In 1912 Jules Cambon, the French ambassador to Berlin, made an interesting observation: ‘It is a curious thing to see how this man, so sudden, so reckless and impulsive in words is full of caution and patience in action.’ This observation is borne out by the Kaiser’s conduct during the crisis of July 1914.
During that crisis the Austro-Hungarian foreign minister, on receiving contradictory messages from the German government, famously threw up his arms in exasperation and asked: ‘Who rules, Moltke [the chief of the German staff] or Bethmann [the chancellor]?’
The correct answer was Moltke but the formulation of the question was revealing in that it excluded the Kaiser from the frame.
However, the Kaiser was largely responsible for antagonising the British and shaping British thinking prior to the Great War. Even as a youngster, the Kaiser was obsessed by the sea and ships. As an adult he wished to pursue Weltmacht (world power) and secure for Germany ‘a place in the sun’. He eagerly absorbed the US historian A T Mahan’s contention that global power in the future would be determined by fleets of heavy battleships and battle cruisers and herein lay the seeds of Anglo-German naval rivalry.
British politicians viewed naval superiority as a vital component in the UK’s global security and prosperity. They viewed the construction of a large German navy as a direct challenge to the UK’s position in the world (which it was). It was perfectly possible for the UK and Germany to resolve their differences on a wide range of issues (eg the proposed railway from Constantinople to Baghdad) but not naval rivalry which poisoned Anglo-German relations.

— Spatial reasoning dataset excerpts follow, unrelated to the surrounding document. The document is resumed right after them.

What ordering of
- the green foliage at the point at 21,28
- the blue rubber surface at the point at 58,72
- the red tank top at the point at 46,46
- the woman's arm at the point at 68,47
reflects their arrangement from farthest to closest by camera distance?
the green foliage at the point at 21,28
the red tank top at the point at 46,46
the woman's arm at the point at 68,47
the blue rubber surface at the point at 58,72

In January 1907 Sir Eyre Crowe, a senior official in the (British) Foreign Office, drafted a memorandum arguing that Germany was ‘consciously aiming at the establishment of a German hegemony at first in Europe and eventually in the world’ or that ‘the great German design is in reality no more than the vague, confused and unpractical statesmanship not realising its own drift’. Either way, the result was the same. Germany had to be opposed.
This represented a British volte face because in the 1890s the UK had actively sought to establish good relations with Germany. Rebuffed at every turn by the Germans (and the Kaiser had a major role in this), in the first decade of the 20th century the UK turned to resolving its outstanding differences with France and Russia. This imperceptibly morphed beyond resolving outstanding differences into ‘firm-ish’ commitments to France (but admittedly scarcely at all to Russia).
Like Frederick the Great, the Kaiser had a sensitive and intellectual side which he sought to conceal but he lacked Frederick the Great’s military genius. His love affair with the army went unrequited. During the war he was regarded as ‘the Shadow Kaiser’. Despite being ‘the Supreme Warlord’ in whose name the generals acted, the generals completely disregarded and sidelined their royal master.
He was very reluctant to endorse unrestricted submarine warfare. He thought Germany’s best chance of winning the war or avoiding defeat lay in keeping the United States out of the war. During a visit to Vienna in November 1916 the Kaiser predicted ‘revolution in Moscow and St Petersburg’, ‘complete munitions failure in Russia’, ‘famine in England’ and an exhausted French army. Apart from ‘famine in England’, on this occasion his assessment was more accurate and astute than that of Germany’s military leadership.
Peripheral to events during the Great War – an Austro-Hungarian minister described him as ‘a prisoner of the generals’ – he had been progressively marginalised by the German bureaucracy and military professionals in policy and decision making in the decade or so before the war.